Even if you're new to the Geneva or Sanford area you probably know by now that the St. Johns River flows through Lake Harney, which is sometimes referred to as 'the wide spot” in the river.
The St. Johns also flows northbound. So, whatever happens to the south, in Brevard County for example, affects our water levels a few days or weeks later.
When the river rose in 2004 we had some time to prepare for the water’s rise – a few weeks after Charley and between Frances and Jeanne, the two biggest rainmakers. Fay's impact is obviously much greater; in only a matter of days the river reached flood stage and continued rising, surpassing the historic record of 1924 by over one foot at Lake Harney.
The timing is not great because we still have 13 weeks of hurricane season left. In years past we never saw much tropical action on the radar after October 1, but with the current unpredictable weather patterns we can't count on that anymore.
An invaluable website is the National Weather Service, Southern Region Headquarters, NOAA (National Oceanic and Atmospheric Administration) which provides hydrology reports and forecasting.
Our St. Johns River is in the Melbourne region and in times of potential flooding conditions, the site updates and forecasts river levels every half hour.
The web address is much longer than this but you can start with the following: http://ahps.srh.noaa.gov/ahps2/hydrograph.php. Click on one of the tiny squares on Florida that is Melbourne. The next screen will show the St. Johns River with points of Lake Harney, Sanford, Deland, and Astor. Click on one of those boxes and you will see the chart showing the current river level and the projection.
The website information is available by chart and also by table, just click on tabular data. You will see the actual measurements of the river every half hour and the projected river levels every six hours. As of this writing the river is 11.07 ft. and projections show it peaking at 11.2 ft. by this weekend.
Now that I’ve given you the facts I’d like also to say that the silver lining of this situation is the generous spirit of community. People pitching in to help with their time, equipment, storage areas, expertise, shoulders to the wheel and to cry on. Strangers, neighbors, colleagues, friends, and family all helping without being asked, taking the helm when they saw a need.
No one who lives here in Geneva has experienced water levels this high, but what shines through is the creativity and resilience of a community willing to help in these extraordinary circumstances. Someone said to me recently, “You have a lot to write about since you live on Lake Harney and are experiencing the flooding.”

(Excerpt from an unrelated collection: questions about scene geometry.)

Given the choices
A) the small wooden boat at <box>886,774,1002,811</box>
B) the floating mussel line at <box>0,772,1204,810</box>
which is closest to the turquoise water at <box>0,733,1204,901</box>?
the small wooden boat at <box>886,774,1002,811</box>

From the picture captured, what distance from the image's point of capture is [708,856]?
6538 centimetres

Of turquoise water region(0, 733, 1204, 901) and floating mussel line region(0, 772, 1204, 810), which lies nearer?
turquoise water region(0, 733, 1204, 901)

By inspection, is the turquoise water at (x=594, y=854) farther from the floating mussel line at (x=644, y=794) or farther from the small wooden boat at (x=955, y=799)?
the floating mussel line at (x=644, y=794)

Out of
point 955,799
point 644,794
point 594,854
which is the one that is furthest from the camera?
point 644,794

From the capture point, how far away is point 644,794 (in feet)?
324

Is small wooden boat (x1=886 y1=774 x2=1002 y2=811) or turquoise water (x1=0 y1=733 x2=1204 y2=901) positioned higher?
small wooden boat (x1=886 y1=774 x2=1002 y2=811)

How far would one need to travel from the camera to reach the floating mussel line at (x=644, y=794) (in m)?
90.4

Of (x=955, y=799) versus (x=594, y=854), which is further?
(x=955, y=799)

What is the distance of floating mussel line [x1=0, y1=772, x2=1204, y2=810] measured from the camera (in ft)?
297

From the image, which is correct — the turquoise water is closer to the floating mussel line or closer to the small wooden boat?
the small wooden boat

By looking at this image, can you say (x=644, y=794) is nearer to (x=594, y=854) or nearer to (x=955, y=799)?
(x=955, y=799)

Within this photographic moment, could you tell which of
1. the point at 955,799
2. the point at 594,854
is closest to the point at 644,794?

I have to say it will take me some time to process this event. I thought I was fairly tough in 2004, walking through water in knee boots from the road back to the house for a month or so. But what a difference another foot of water can make. Dealing with pumping and bailing water out of my foyer (do NOT open the front door!), watching minnows swim around inside, monitoring hoses and pumps to keep the water flow balanced, watching the afternoon skies cloud up, hovering over the laptop in between tasks to check the river levels, and spraying for ants, spiders, and assorted creatures also displaced – it’s been quite the adventure so far; we even found a crawdad!
There have been okay days and bad days. But every bad day has also had a comforting phone call, someone offering assistance, checking on our well-being, and selflessness and generosity that makes me weep.
And then I think about my literary hero Marjorie Kinnan Rawlings who came to Florida without air conditioning, bug repellent, river forecasts and many other creature comforts. She made her home in this simple and wild Florida, accepting it in its tropical serenity and fury.
I wish the best to everyone affected by the flooding and that Mother Nature spares us hope in the weeks to come.